Excerpt provided:
>> Begin
# Help with METRA



## DaveKCMO (Sep 15, 2006)

i'm trying to get to the west elm furniture store in oak brook (2155 w. 22nd street) and the "el" doesn't go out that far. it appears that the metra commuter trains go out that way, but i can't tell which line to take (or which one is actually closest to the store). we arrive in chicago at around 3:30 saturday on the SWC and would like to head straight to the store before they close. unfortunately, the CTA trip planner doesn't incorporate the commuter trains (at least that i can tell).

thanks in advance!

dave


----------



## AlanB (Sep 15, 2006)

Dave,

With the understanding that I'm definately not the best expert on Chicago, it would look to me like your best and only option would be to ride the METRA BNSF Line out to the Hinsdale stop. There is a slight chance that the West Hinsdale stop might be closer to where you want to be, but I don't think so.

Either way, it looks like that would still leave you at least 2 to 3 miles away from where you want to be. One advantage to the BNSF line though is that it does leave from Chicago Union Station, making a transfer from the Chief to the METRA train very easy.

Also since the METRA line uses the very same tracks as the SW Chief, if you were running a bit late or for that matter even if you aren't running late, you might want to consider jumping off the Chief one stop early at Naperville. You could then catch a METRA BNSF Line train heading towards Chicago and get off at the Hinsdale stop. This would avoid the need to double back and probably cut a 1/2 hour off of your total trip time.


----------



## Trogdor (Sep 16, 2006)
>> End
Task set:
**a)** Reproduce, word for word, the stretch of the Metra forum thread from "# Help with" through "i can tell).".
**b)** Write the next part of the Metra forum thread, continuing from its final line.
The records are not needed for this work.

Extracted data:
>> Begin
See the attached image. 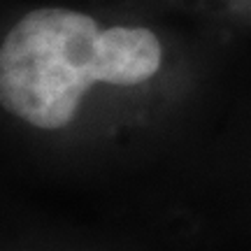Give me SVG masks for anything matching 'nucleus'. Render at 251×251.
Masks as SVG:
<instances>
[{
    "label": "nucleus",
    "instance_id": "obj_1",
    "mask_svg": "<svg viewBox=\"0 0 251 251\" xmlns=\"http://www.w3.org/2000/svg\"><path fill=\"white\" fill-rule=\"evenodd\" d=\"M163 49L147 28H109L81 12L35 9L0 45V105L26 124H70L89 86H135L156 75Z\"/></svg>",
    "mask_w": 251,
    "mask_h": 251
}]
</instances>
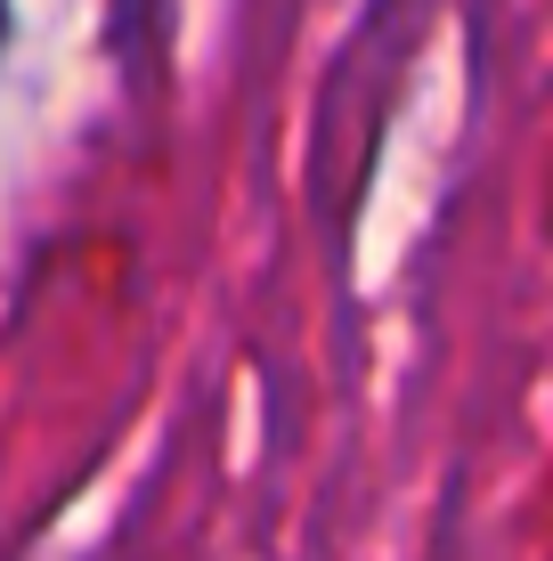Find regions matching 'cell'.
Returning <instances> with one entry per match:
<instances>
[{"mask_svg": "<svg viewBox=\"0 0 553 561\" xmlns=\"http://www.w3.org/2000/svg\"><path fill=\"white\" fill-rule=\"evenodd\" d=\"M0 49H9V0H0Z\"/></svg>", "mask_w": 553, "mask_h": 561, "instance_id": "obj_1", "label": "cell"}]
</instances>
>> End
Per-task outputs:
**a)**
# Help with METRA



## DaveKCMO (Sep 15, 2006)

i'm trying to get to the west elm furniture store in oak brook (2155 w. 22nd street) and the "el" doesn't go out that far. it appears that the metra commuter trains go out that way, but i can't tell which line to take (or which one is actually closest to the store). we arrive in chicago at around 3:30 saturday on the SWC and would like to head straight to the store before they close. unfortunately, the CTA trip planner doesn't incorporate the commuter trains (at least that i can tell).

**b)**
The trip planner is actually run by the RTA, not the CTA. The RTA trip planner does include all RTA services, including CTA, Pace, and Metra. I'm not familiar with the area you're trying to get to, but if the closest service stop (Metra) is a couple miles away, the travel planner may not produce an itinerary. If Pace (suburban bus system) runs by that location, then the travel planner should be able to produce an itinerary for you (provided, of course, that the Pace route in question operates at the time of day and day of week that you're going).


----------



## MrFSS (Sep 16, 2006)

DaveKCMO said:


> i'm trying to get to the west elm furniture store in oak brook (2155 w. 22nd street) and the "el" doesn't go out that far. it appears that the metra commuter trains go out that way, but i can't tell which line to take (or which one is actually closest to the store). we arrive in chicago at around 3:30 saturday on the SWC and would like to head straight to the store before they close. unfortunately, the CTA trip planner doesn't incorporate the commuter trains (at least that i can tell).
> thanks in advance!
> 
> dave


My daughter travels from Indy to Oak Brook every week for some classes she is taking. She had wanted to get to her hotel in Oak Brook via Metra but there isn't any type of Metra service she could find without having to take a cab from a Metra station (which can be tricky, too, unless it is a big station) so she gave up on the idea.


----------



## DaveKCMO (Sep 18, 2006)

this ended up being quite a disaster. the metra service performed like a champ, whisking us from naperville to westmont without delay. once in westmont, finding the PACE bus we needed (#715) proved tricky. we opted for a cab, which was $12 before the driver became completely confused and i completely frustrated. we made it to the store, but when calling for a cab to take us back to westmont, they didn't arrive on time and we missed the 6:49 train (they run every two hours on sat/sun). not wanting to wait, we asked this second cabbie to take us to the nearest El station (the blue line's harlem stop), which cost us another $22.

in short, suburbs suck. had we taken the bus we would have been stuck walking along 8-lane arteries and to wading through huge surface lots to get to our destination on foot.

the rest of our chicago trip was great, including a perfect on-time arrival back in KC.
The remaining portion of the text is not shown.